There is an opportunity to improve detection and enforcement against abusive integrity-threatening accounts by incorporating actor-level - histories of generating positive vs. negative engagement from diverse vs. homogeneous audiences.
There is also an opportunity to integrate actor-level - weights into ranking where content from users with a history of generating positive reactions from diverse audiences gets prioritized over content from actors with a reputation for generating negative reactions, or generating reactions from homogeneous audiences.
Diverse Engagement is an Agile, Efficient Lever to Promote Integrity
Comments with diverse negative engagement were:
- 10.9x more likely to be reported
- 3.4-5.2x more likely to have violations
Users with a history of generating more diverse negative engagement were:
- 14x more likely to have bullying & harassing violations
- 5.2x more likely to have hate speech violations
- 3.8x more likely to have V&I violations
- 2.3x more likely to have misinfo violations
- 4.3x more likely to be disabled by civic Abusive Accounts Protocol
In comment ranking experiment boosting based on diverse positive engagement, we saw:
- Increased VPVs (+0.69%)
- Increased VPVs on non hateful comments (+0.3%)
- Decreased VPVs on bullying comments (-2.14%)
Using Actor-Level Histories to Predict Integrity Issues
People with a history of writing comments that get bad reactions from homogeneous audiences are:
- 3.8x more likely to have violence incitement CO violations,
- 5.2x more likely to have hate speech c CO violations,
- 14x more likely to have bullying & harassment CO violations, and
- 2.3x more likely to have misinfo CO violations
relative to people with a history of writing comments that get good reactions from diverse audiences.

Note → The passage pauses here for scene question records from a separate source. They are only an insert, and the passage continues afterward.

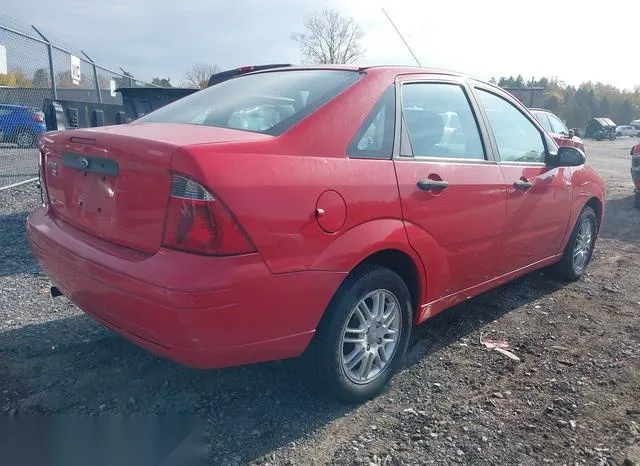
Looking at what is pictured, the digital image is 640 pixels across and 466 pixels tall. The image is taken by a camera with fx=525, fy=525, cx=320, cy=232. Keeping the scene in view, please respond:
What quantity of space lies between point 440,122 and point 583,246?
2.67m

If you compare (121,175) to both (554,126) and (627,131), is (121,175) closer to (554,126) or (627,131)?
(554,126)

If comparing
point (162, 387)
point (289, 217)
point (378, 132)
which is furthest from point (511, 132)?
point (162, 387)

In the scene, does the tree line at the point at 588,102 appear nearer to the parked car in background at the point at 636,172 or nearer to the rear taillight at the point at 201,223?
the parked car in background at the point at 636,172

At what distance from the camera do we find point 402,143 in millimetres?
2867

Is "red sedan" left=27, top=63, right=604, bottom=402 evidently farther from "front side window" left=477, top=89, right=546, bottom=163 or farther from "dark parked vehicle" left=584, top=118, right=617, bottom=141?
"dark parked vehicle" left=584, top=118, right=617, bottom=141

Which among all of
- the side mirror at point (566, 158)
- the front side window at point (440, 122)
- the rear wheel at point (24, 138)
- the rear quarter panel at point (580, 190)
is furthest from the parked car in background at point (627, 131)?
the front side window at point (440, 122)

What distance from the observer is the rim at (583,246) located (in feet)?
16.1

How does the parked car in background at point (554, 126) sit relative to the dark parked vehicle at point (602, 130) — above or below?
above

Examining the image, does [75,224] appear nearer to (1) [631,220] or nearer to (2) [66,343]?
(2) [66,343]

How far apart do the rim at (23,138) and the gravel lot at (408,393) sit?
8.16 m

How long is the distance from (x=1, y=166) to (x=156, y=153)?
947 centimetres

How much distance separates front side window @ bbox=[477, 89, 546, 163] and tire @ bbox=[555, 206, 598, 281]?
1.02m

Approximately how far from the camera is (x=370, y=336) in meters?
2.83

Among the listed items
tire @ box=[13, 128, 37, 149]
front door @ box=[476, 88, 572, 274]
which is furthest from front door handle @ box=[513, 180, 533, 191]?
tire @ box=[13, 128, 37, 149]
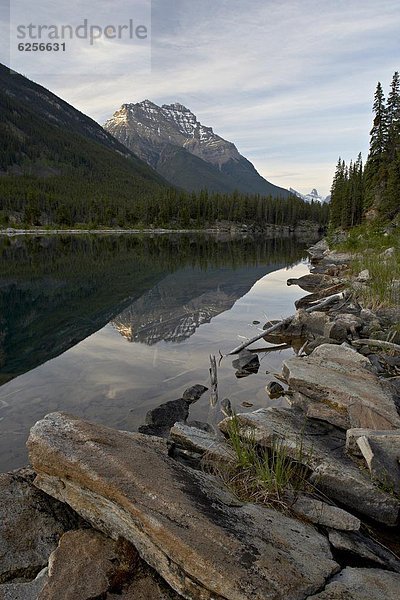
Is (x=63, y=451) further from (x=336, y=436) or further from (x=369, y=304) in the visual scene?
(x=369, y=304)

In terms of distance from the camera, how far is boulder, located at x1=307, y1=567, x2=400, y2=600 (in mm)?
3760

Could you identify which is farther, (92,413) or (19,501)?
(92,413)

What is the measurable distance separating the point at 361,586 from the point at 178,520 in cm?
187

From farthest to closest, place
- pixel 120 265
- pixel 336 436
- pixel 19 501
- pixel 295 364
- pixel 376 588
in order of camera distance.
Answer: pixel 120 265, pixel 295 364, pixel 336 436, pixel 19 501, pixel 376 588

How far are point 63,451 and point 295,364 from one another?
21.7ft

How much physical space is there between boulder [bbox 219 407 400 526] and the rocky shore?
0.02 m

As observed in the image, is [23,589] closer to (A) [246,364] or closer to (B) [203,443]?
(B) [203,443]

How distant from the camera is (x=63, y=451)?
17.0 ft

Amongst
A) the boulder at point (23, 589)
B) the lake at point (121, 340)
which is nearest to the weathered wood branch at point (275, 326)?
the lake at point (121, 340)

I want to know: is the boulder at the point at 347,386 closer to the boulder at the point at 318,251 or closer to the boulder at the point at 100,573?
the boulder at the point at 100,573

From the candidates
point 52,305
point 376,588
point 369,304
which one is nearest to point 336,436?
point 376,588

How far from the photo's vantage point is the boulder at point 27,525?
491 centimetres

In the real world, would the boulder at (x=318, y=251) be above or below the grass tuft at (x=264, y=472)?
above

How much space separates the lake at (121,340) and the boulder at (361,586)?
238 inches
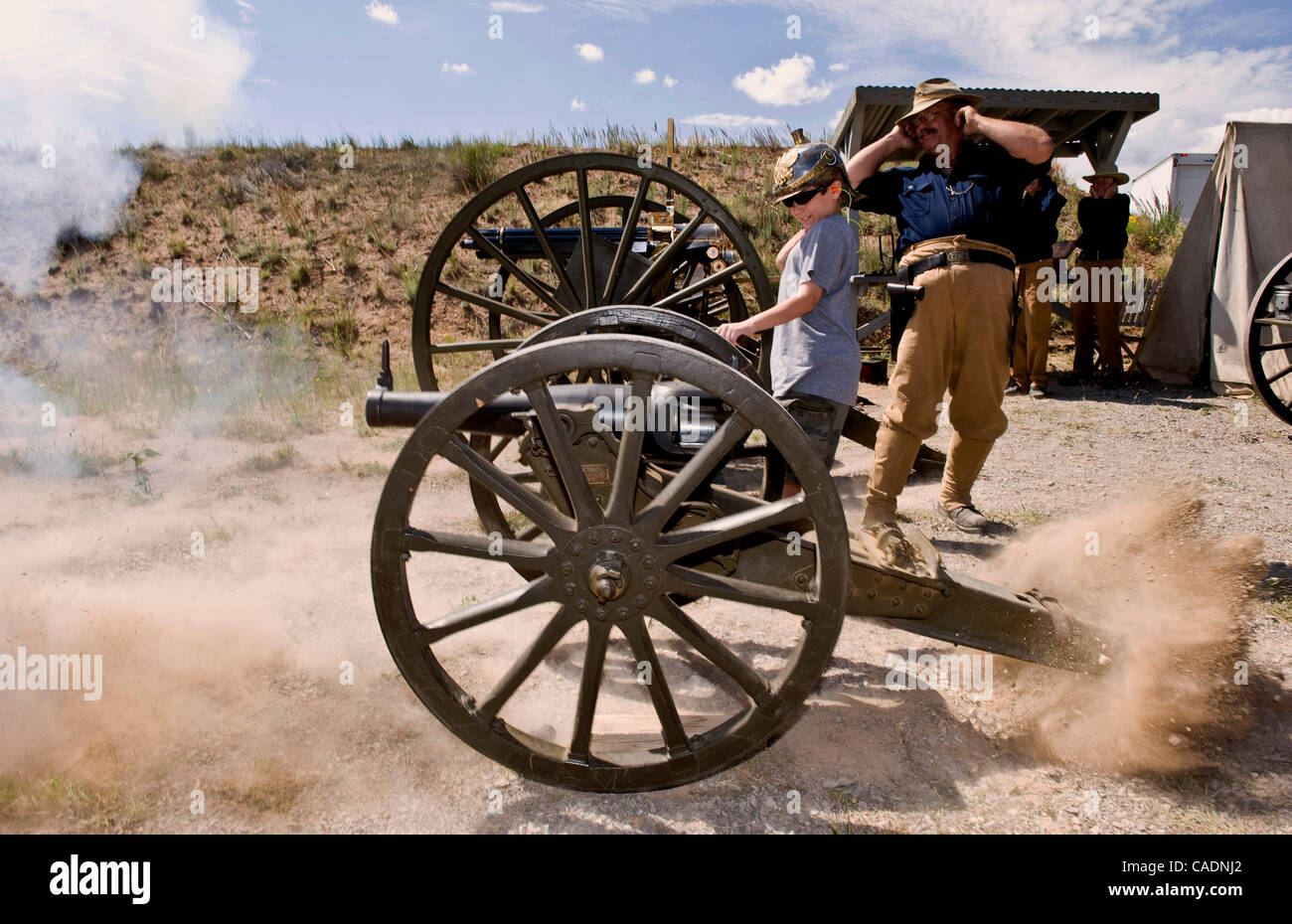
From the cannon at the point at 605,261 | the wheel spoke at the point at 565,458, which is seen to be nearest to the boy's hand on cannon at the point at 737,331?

Diverse Positive Motifs Can Improve Civic Conversations
High level summary of the above work, and future directions.
Polarization
Toward a Composite Behavioral Polarization Metric
The first challenge we faced in this effort was defining in-groups and out-groups in a way that didn’t rely on hard categories or sensitive data. You can read more about news2vec, an unsupervised method for measuring alignment between individuals based on their news engagement patterns, here.
We recommend tracking negativity and incivility minus positive cross-cutting civic interactions as a composite measure of polarization. Consistent with the CG&P team’s principles, this will encourage teams to find ways to reduce negative expressions of polarization, and promote more constructive ways of interacting with different groups.
FB vs. Polarization project demo
We built a new metric, Crosscutting Interaction Value (CIV), to uncover where ideologically separated users are having positive interactions.
Incentives
Political Party Response to '18 Algorithm Change
Political parties across Europe claim that Facebook’s algorithm change in 2018 (MSI) has changed the nature of politics. For the worse. They argue that the emphasis on “reshareability” systematically rewards provocative, low-quality content. Parties have always maintained a mix of positive and negative content, but they feel that they have been forced to adapt to the change by producing far more negative content than before. Engagement on positive and policy posts has been severely reduced, leaving parties increasingly reliant on inflammatory posts and direct attacks on their competitors. Many parties, including those that have shifted strongly to the negative, worry about the long-term effects on democracy.
Posts with Negatively Charged Comment Threads Fare Better in Feed
There’s a (visible) general correlation between negative comment sentiment and number of outbound clicks (imperfect proxy for VPVs). From a publisher’s point of view, this data would seem to encourage posting more content that leads to negatively charged comment threads.